What happened here is quite simple. Williams, who employed himself (when not in a chronic state of inebriation) as a carver of miniature totem poles, was walking through a crosswalk where a police officer was waiting at a stop light. Williams seemed oblivious to everything around him, all his attention concentrated on his project; he never even implied a “threatening” gesture toward Birk, in fact it didn’t even appear that he wasn’t even aware there was a police car there. So why did Birk decide that Williams was a “threat?” Williams’ knife was legal, and he was obviously employing it in a manner that was only a threat to the piece of wood he was holding. Was it because Williams was a racial minority, and such people must have some criminal intent, and so they must be harassed or intimidated at every opportunity, and because society not only allows it, but demands it? Did Birk act on an instinctual impulse because Williams was a non-Asian minority? It is a matter certainly worth examining, given what we’ve learned about the thought-processes of police in their guild newspaper. It is also apparent that Williams did, in fact, respond to Birk’s “commands,” by closing his knife in an effort to remove it as a source of “threat.” The facts reveal that the few seconds that passed between Birk’s “drop the knife” and the gunshots was not sufficient for any normal person to convey a command from the brain to the body to perform any further action; Birk’s story also relies on the completely bogus assumption that Williams even had time to calculate an “attack” plan before (or between) command and shots. Birk, on the other hand, seems to have acted like an instinctive mad man, which is why he would be a danger to the public by putting him back on the street with a gun and badge. From the first moment to last, Birk was the only person in this incident who posed a threat to anyone.
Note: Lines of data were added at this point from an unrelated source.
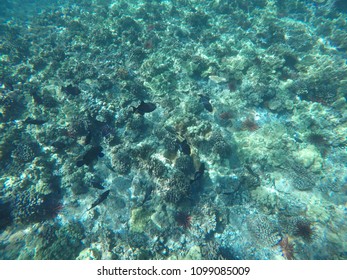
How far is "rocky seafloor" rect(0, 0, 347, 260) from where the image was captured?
628 centimetres

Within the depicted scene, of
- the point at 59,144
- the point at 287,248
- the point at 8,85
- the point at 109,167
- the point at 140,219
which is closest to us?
the point at 287,248

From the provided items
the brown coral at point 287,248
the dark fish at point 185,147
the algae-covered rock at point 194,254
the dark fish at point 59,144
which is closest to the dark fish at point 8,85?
the dark fish at point 59,144

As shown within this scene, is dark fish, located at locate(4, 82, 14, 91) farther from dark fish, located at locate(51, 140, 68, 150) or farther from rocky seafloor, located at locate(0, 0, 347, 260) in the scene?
dark fish, located at locate(51, 140, 68, 150)

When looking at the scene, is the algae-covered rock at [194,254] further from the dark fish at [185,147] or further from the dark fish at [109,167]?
the dark fish at [109,167]

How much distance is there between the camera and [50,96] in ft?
32.2

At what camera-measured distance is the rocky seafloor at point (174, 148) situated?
20.6 ft

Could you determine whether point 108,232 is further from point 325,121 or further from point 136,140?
point 325,121

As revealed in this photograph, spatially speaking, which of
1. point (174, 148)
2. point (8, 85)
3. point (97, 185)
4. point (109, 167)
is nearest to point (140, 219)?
point (97, 185)

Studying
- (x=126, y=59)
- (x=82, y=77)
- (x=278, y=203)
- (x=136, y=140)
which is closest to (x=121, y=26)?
(x=126, y=59)

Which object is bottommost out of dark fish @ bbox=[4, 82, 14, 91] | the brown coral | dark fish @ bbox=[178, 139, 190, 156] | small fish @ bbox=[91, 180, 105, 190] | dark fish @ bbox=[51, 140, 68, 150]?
the brown coral

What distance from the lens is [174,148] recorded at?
7.33 m

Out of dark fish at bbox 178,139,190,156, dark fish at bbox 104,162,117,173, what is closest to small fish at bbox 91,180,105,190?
dark fish at bbox 104,162,117,173

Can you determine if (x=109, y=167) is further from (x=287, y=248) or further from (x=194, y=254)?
(x=287, y=248)

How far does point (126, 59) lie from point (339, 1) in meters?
18.0
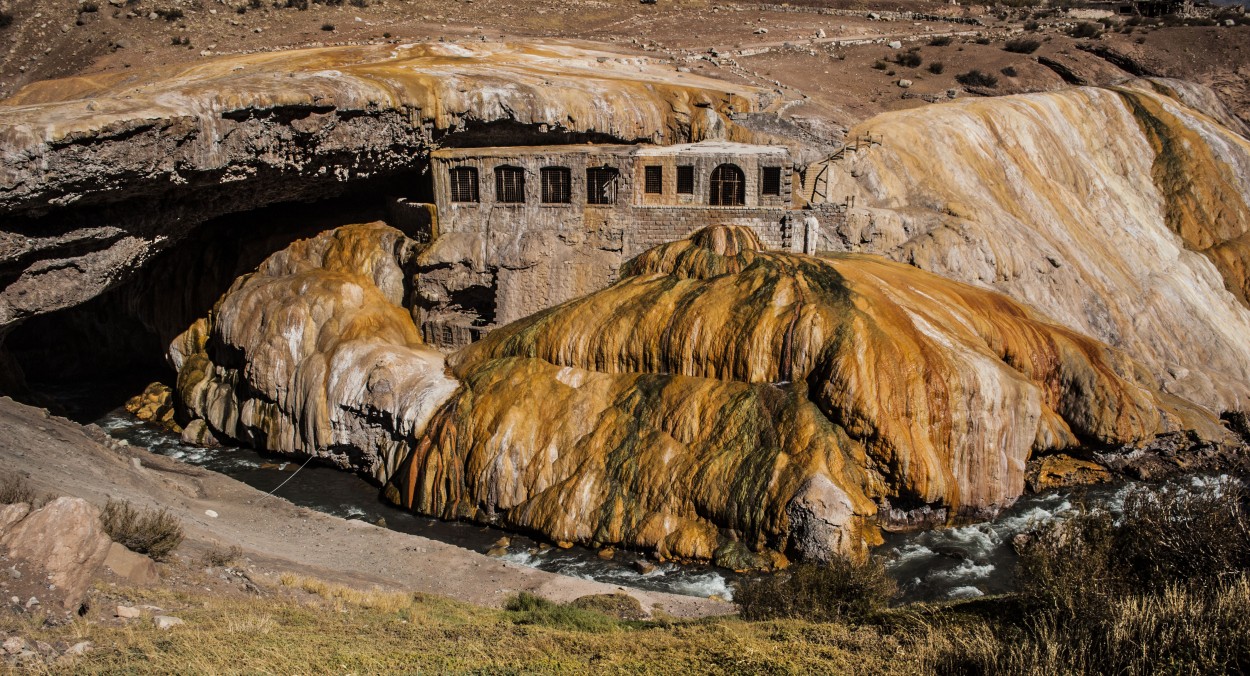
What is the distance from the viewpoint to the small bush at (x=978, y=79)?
56.0 m

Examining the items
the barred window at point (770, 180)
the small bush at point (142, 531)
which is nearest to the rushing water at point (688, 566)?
the small bush at point (142, 531)

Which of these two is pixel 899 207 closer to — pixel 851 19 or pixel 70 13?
pixel 851 19

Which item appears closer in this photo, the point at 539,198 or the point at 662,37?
the point at 539,198

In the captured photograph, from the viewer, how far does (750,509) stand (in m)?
28.8

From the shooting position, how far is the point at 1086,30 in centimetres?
6494

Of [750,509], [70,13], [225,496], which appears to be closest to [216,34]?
[70,13]

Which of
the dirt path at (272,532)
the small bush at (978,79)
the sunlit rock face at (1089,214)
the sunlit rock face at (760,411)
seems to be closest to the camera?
the dirt path at (272,532)

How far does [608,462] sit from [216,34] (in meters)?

The Weekly expressed the opinion that the finding of "unknown" could easily be translated into "reasonable doubt" in a jury trial, should city prosecutors take that route. Maybe a local trial would produce such a result; but as occurred in the matter of the hate crime murder of a Latino man in Shenandoah, Pennsylvania, the federal courts are not adverse to indicting--and convicting--on civil rights charges. That Birk violated Williams' civil rights is much harder even for police apologists to ignore.